老いた魔獣は、もうこの地で見ることは無かった人間と、A.D.1100年の時代においては古風な格好に驚きつつ、アルドに身を任せた。
「あ、ありがとう若いの…」
「どうしたんだじいさん」
「いや、この歳だから体が弱まってな」
「無理はしないほうがいい。よかったら家まで送るけど…」
「それはすまないね、家はすぐそこ…」
言うが否や、老いた魔獣はアルドの腕の中で意識を失ってしまった。
「おい、じいさん!」
アルドの呼びかけに老いた魔獣は答えない。
口元に手をやって、息はあるようだ……とアルドは安堵するが、たしかに顔色が悪く、手足の皮膚もボロボロと、老化だけではない衰えがこの老爺の体を蝕んでいることがうかがえる。
幸い目の前がこの老いた魔獣の家だと自身が言っていたので、アルドは彼を家の中に運び込んだ。

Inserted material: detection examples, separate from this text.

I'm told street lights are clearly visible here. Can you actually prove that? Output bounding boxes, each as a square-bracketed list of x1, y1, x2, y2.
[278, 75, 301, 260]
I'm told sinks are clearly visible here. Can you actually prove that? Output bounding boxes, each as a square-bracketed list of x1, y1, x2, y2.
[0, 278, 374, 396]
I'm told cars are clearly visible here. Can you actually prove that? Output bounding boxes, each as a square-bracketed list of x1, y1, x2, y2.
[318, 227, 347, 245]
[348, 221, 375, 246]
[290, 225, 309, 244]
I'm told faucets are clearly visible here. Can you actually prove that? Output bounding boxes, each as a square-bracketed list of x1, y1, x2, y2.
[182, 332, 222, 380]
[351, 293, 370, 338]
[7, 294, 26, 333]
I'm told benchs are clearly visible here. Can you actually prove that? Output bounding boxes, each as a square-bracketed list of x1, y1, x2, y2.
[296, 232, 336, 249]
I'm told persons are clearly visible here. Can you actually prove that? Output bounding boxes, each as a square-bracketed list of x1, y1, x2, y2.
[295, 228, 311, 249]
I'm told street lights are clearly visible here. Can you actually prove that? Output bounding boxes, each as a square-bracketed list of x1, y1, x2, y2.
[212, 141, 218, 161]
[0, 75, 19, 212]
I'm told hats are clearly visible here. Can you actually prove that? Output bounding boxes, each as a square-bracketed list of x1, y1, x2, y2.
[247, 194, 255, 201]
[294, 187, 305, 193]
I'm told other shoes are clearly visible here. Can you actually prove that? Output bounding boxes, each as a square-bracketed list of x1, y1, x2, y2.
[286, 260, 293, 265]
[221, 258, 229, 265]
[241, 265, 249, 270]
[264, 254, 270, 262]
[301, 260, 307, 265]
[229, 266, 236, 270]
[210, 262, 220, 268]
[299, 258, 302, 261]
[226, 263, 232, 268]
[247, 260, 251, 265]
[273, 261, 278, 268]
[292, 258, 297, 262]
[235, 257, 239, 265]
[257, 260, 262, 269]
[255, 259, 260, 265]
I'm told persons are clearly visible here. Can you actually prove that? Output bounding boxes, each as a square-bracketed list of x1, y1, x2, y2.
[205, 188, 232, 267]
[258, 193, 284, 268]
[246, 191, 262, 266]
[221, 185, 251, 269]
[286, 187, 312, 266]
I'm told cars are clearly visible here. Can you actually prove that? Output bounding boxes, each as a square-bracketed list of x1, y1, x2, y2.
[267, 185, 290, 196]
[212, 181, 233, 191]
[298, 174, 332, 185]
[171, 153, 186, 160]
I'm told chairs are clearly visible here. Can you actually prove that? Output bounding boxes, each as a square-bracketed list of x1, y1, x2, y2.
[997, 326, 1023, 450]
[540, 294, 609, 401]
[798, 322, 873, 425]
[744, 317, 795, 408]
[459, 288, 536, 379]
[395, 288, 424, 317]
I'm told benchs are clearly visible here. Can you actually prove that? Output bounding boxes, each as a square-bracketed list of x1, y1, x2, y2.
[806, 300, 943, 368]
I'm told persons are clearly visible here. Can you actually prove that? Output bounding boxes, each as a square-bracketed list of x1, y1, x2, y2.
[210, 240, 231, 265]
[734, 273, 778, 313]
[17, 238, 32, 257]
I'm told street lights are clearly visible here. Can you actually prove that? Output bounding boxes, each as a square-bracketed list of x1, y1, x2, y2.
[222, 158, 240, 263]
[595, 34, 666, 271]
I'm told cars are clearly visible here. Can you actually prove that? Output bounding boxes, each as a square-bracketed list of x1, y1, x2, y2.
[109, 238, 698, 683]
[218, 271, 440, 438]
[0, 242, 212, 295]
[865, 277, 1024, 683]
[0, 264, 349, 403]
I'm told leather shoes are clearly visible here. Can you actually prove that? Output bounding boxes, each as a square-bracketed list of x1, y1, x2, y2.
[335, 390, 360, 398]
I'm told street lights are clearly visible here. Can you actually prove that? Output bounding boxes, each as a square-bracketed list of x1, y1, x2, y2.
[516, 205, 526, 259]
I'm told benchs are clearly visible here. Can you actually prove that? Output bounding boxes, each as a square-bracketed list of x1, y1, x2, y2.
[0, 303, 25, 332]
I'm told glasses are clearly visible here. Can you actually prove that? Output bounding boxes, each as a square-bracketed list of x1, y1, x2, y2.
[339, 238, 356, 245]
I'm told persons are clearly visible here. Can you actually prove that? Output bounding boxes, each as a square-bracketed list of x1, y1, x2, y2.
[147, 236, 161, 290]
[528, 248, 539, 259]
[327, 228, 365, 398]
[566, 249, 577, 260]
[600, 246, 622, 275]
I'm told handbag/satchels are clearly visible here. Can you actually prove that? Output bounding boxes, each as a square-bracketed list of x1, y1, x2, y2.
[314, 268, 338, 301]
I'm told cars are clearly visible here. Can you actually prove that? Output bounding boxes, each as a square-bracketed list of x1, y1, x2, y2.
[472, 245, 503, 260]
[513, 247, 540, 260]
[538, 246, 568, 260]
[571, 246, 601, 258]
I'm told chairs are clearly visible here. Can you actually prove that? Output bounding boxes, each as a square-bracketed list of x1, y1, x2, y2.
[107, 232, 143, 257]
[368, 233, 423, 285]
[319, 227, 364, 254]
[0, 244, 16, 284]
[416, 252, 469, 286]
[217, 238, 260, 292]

アルドは老いた魔獣を簡素なベッドに寝かせ、目が覚めるのを待ちながら思いを巡らせた。
誰かに知らせるべきだろうか?
しかし見ず知らずの人間がいきなり声をかけたら、驚かれたりしないだろうか。
アルドは逡巡したが、やがてあることに思い至った。
そういえば、このアンガルに流れ着いて暮らしていた人間の父娘がいた。
父親はやがて行方が分からなくなったが、娘は今もこのアンガルで暮らしていたはずだ。
娘のほうは旅の道連れとして一緒に過ごした時期があったので良く知っている。
「そうだ、キキョウに話してみよう」
キキョウとは、件の娘の名である。
アルドはアンガルの離れにあるキキョウの住みかに走ろうとしたとき、老いた魔獣が小さくうめいた。
アルドは老いた魔獣の方に向き直る。
「じいさん気が付いたのか」
アルドが老いた魔獣を寝かせたベッドに駆け戻ると、老いた魔獣のかぼそい声が聞こえてきた。
「若いの…わしはもう駄目じゃ……」
「そんな弱気になるなよ」
「いや、若いころからよく汚染区域に足を踏み入れていたから病にかかって、もう治らんのだ」
集落として機能しているアンガルから外れたら、そこはもう地上の汚染によって汚された空気が蔓延した地である。そこに幾度となくガラクタ拾いなどに出かけていれば、肺を侵され病になるのも無理はない。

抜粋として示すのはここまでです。